Pemerintah Indonesia sendiri sudah menggugat kebijakan RED II ke WTO pada 9 Desember 2020 dan diperkirakan berlanjut pada tahap konsultasi pada akhir bulan ini. Tuduhan Indirect Land Use Change (ILUC) dan deforestasi dari UE yang menjadi dasar pembatasan minyak sawit (CPO) memang telah mendapat perdebatan luas.
Untuk menepis kealpaan Indonesia terhadap lingkungan berkelanjutan (sustainable), Gabungan Asosiasi Pengusaha Kelapa Sawit Indonesia (GAPKI) telah mendorong anggotanya menerapkan skema tata kelola sawit berkelanjutan lewat Indonesia Sustainable Palm Oil (ISPO) sejak 2011.
Keluarnya Inggris dari UE memang tidak serta-merta menjadi guncangan hebat agar UE menarik tuduhan ILUC dari sawit. Namun, mencermati latar pemilih referendum Inggris yang memutuskan keluar dari UE, nampaknya hal itu menjadi alarm pengingat kepada UE untuk berhati-hatian menetapkan kebijakan yang sangat krusial bagi banyak orang di negaranya.
Lord Aschroft Polls yang mensurvey 12.369 pemilih menunjukkan hasil yang relevan terhadap kecemasan pada hilangnya kesempatan bekerja bagi mayoritas generasi tua yang berlatar pekerja. Hasil referendum menunjukan 51,9% warga memilih Inggris keluar dari UE, sebagian besar di antaranya adalah para pekerja penuh dan paruh waktu.

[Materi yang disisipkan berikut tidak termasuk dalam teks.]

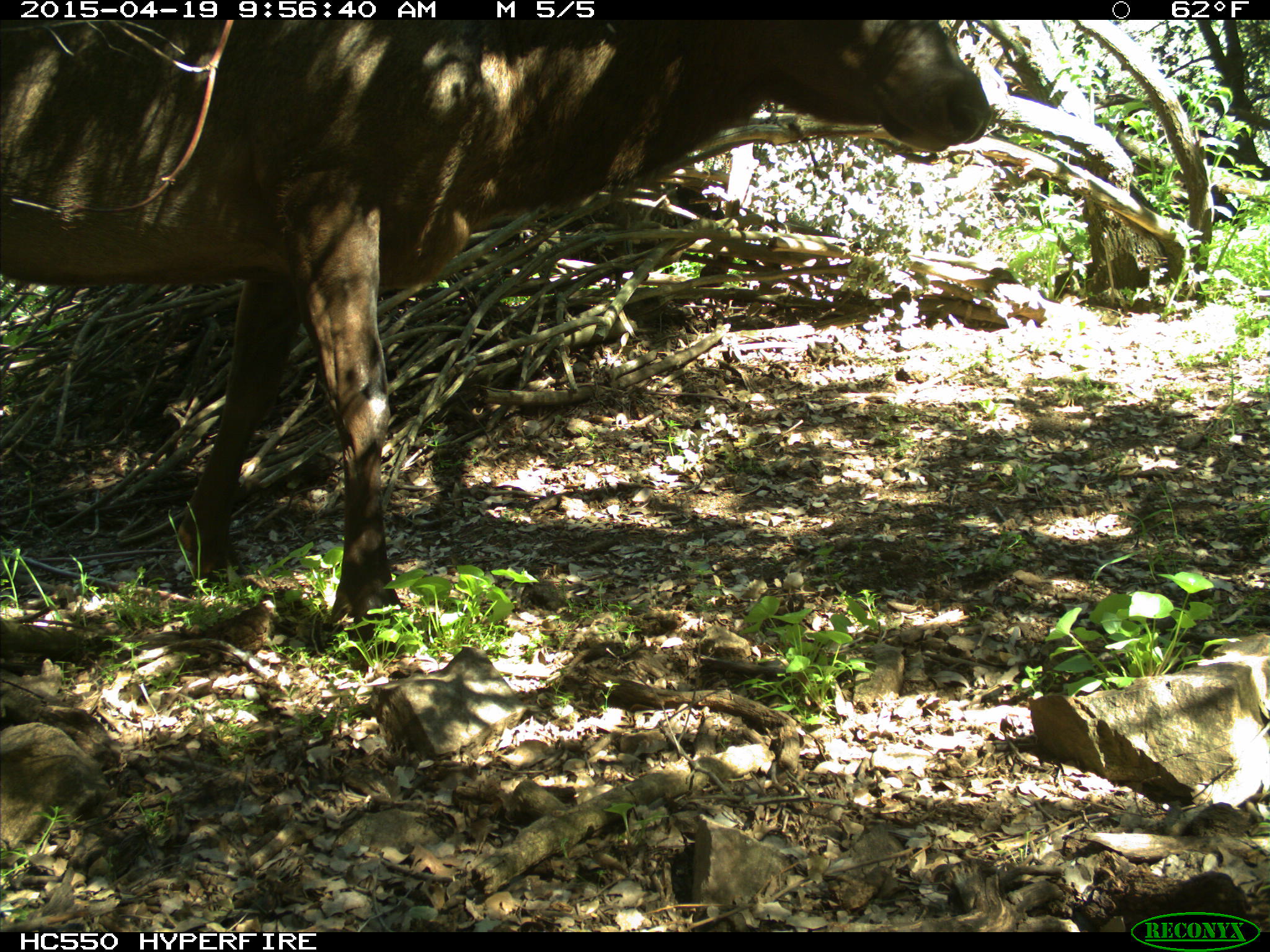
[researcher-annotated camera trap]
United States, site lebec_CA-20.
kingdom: Animalia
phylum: Chordata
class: Mammalia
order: Artiodactyla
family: Cervidae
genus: Cervus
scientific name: Cervus canadensis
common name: elk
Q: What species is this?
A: Cervus canadensis (elk).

Ancaman imigran yang mengganggu kesempatan bekerja warga Inggris di negaranya sendiri bukan sebuah fenomena baru, namun semakin memuncak tatkala konflik yang mendera sejumlah negara di Timur Tengah.
Kondisi tersebut cukup menguatkan dalil yang dikampanyekan kelompok pro-exit saat itu. Situs voteleavetakecontrol.org memasukkan argumen bahwa hampir 2 juta orang datang ke UK dari UE (di tengah gelombang arus imigran Timur Tengah yang dicap sebagai negara miskin) sehingga ketakutan mereka bahwa masa depan Inggris akan dipengaruhi oleh negara-negara miskin.
Namun, poin utama dari fenomena ini menunjukkan bahwa UE justru kehilangan daya tawar akibat menghiraukan keadaan sosial yang sangat mendasar dari suatu negara yaitu hilangnya lapangan pekerjaan.
UE semakin terjepit untuk bisa meyakinkan kebijakan mereka yang terdengar sangat manusiawi dan menyenangkan banyak orang itu mampu terimplementasi terhadap realita masyarakat. Kenyataan bahwa ide yang sangat utopis namun dengan aturan yang kurang adil bagi sebagian besar orang dapat menurunkan kepercayaan terhadap UE.
Dan pertimbangan itu harus dipikirkan secara matang oleh UE ketika mereka mengusung isu lingkungan dan sustainable yang begitu ideal dan disetujui banyak orang, ternyata justru, dalam perkiraan yang sederhana, berpotensi memukul puluhan juta orang yang telah menggantungkan hidupnya dari pekerjaan yang diklaim ‘merusak lingkungan’. Dalam semangat berlainan dari itu, mungkin kita berpikir, “Apa sawit harus ditiadakan saja?”
Meski sebagian masyarakat Indonesia sepakat pada kemungkinan jawaban ‘ya’ dari pertanyaan itu, beberapa tahun mendatang ketiadaan solusi komprehensif untuk RED II terhadap Indonesia, akan mematuk lebih tajam sentimen masyarakat terhadap UE, terlebih dengan kecurigaan bahwa sesungguhnya ada motif di balik isu sustainable untuk melindungi produk minyak nabati UE.
Maka, ini bisa menjadi sedikit senyuman bagi kelapa sawit Indonesia, berharap UE sedikit melunak dalam mengencangkan kebijakan RED II dengan memperhatikan bahwa Indonesia telah menunjukkan komitmennya untuk menjalankan skema kelapa sawit berkelanjutan.